Collected data entries:
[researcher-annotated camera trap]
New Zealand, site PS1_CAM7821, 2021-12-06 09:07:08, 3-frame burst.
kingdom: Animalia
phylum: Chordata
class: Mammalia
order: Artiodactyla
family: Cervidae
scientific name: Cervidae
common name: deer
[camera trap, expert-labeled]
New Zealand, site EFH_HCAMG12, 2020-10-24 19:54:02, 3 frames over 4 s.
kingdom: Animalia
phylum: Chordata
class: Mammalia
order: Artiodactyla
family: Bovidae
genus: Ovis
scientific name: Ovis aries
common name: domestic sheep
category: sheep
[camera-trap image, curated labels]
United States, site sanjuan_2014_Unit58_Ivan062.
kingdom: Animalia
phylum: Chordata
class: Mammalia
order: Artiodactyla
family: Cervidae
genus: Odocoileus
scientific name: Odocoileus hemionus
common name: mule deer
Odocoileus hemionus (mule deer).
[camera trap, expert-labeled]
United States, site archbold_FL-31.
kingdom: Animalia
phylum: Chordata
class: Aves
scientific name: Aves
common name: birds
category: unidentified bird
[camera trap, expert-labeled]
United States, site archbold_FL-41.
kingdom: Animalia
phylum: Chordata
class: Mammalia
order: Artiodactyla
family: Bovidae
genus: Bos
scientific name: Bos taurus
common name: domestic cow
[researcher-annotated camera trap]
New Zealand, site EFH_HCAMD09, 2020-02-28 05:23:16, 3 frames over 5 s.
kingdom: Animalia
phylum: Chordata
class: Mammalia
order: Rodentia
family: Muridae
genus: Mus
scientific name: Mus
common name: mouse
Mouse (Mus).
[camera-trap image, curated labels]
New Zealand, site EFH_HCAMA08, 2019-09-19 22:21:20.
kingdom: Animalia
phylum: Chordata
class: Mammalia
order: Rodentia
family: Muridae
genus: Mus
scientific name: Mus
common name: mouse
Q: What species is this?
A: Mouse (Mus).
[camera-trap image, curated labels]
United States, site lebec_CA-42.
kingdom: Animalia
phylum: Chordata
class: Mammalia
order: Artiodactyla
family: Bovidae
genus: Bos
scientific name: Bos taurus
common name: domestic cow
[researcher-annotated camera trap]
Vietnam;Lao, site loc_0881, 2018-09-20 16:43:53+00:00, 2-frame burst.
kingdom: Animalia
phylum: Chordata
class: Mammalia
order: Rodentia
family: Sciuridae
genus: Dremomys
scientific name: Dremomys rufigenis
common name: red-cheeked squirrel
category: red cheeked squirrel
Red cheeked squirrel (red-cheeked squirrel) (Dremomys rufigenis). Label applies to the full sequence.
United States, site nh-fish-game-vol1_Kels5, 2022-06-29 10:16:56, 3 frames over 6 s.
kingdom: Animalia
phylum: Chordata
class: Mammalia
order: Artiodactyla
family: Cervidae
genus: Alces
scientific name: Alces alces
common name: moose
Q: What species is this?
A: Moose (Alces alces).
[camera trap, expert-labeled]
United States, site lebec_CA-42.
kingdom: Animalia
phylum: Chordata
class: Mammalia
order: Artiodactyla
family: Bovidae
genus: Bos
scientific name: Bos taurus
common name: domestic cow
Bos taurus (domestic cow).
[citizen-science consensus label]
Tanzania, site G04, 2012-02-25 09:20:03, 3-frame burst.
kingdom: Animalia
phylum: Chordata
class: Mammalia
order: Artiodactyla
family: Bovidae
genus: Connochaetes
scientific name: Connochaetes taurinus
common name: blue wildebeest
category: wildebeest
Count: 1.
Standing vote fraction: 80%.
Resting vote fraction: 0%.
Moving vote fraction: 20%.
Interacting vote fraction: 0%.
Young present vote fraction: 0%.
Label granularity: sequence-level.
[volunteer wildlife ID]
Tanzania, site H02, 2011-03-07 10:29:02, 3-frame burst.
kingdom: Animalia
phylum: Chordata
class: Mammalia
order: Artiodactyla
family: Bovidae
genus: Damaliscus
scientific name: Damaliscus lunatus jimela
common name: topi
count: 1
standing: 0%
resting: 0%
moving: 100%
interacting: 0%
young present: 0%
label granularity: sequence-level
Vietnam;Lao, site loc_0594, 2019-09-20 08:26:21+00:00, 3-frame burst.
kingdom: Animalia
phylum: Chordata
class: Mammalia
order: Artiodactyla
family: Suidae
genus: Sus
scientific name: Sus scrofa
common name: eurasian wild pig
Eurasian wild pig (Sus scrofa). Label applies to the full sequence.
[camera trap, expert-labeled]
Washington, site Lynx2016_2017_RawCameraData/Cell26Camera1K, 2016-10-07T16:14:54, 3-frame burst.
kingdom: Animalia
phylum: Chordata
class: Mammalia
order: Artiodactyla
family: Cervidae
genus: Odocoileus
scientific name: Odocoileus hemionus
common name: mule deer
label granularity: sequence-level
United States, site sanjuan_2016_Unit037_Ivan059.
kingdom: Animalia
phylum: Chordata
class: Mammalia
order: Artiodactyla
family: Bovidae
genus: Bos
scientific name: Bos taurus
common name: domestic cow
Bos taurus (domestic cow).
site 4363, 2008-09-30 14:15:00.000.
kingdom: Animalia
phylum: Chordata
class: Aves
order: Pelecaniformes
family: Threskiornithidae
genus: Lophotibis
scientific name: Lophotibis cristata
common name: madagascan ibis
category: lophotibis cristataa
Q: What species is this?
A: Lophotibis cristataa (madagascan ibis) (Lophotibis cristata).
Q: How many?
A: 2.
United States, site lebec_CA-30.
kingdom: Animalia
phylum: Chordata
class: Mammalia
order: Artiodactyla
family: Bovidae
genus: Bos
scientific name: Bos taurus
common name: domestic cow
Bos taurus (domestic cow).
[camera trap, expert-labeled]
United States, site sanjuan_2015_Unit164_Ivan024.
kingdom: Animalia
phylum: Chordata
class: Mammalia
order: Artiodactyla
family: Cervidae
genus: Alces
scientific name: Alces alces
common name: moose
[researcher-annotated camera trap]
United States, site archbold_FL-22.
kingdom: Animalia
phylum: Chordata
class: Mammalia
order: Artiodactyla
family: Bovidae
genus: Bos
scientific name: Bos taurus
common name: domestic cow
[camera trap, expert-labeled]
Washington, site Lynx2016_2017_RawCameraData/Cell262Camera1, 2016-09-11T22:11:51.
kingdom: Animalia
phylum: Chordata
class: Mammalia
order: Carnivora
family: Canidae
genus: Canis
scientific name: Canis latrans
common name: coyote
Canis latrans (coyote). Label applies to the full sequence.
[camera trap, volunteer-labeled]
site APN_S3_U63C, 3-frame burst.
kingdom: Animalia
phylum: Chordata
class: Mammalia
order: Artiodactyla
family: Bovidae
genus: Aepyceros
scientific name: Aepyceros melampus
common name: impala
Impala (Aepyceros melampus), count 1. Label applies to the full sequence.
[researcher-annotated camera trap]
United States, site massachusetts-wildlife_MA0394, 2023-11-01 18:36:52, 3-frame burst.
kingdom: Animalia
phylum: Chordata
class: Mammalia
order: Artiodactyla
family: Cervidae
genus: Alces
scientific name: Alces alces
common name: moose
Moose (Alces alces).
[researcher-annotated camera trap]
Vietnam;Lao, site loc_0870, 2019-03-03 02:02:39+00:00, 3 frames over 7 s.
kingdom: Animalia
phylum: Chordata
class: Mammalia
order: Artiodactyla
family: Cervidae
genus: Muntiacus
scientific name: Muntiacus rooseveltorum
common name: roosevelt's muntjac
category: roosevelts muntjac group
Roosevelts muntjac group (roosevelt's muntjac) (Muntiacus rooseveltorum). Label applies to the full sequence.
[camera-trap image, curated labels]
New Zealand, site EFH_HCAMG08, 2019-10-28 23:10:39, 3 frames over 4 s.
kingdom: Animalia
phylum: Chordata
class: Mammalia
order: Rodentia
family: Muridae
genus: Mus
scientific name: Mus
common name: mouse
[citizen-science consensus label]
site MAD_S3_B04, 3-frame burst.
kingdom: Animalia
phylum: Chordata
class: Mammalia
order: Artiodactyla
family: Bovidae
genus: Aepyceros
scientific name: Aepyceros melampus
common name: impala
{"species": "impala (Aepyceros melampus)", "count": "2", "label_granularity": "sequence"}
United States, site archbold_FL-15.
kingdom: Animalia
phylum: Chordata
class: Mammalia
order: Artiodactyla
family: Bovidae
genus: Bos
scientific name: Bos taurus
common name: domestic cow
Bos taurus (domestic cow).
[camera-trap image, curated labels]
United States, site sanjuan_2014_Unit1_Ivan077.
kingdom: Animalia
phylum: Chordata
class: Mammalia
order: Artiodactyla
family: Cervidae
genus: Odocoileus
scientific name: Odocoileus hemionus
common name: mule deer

WHAT YOU HAVE TO DO: Check the data for the word "Vietnam" and pull out the lines that have it.

TASK RESULT:
Vietnam;Lao, site loc_0881, 2018-09-20 16:43:53+00:00, 2-frame burst.
Vietnam;Lao, site loc_0594, 2019-09-20 08:26:21+00:00, 3-frame burst.
Vietnam;Lao, site loc_0870, 2019-03-03 02:02:39+00:00, 3 frames over 7 s.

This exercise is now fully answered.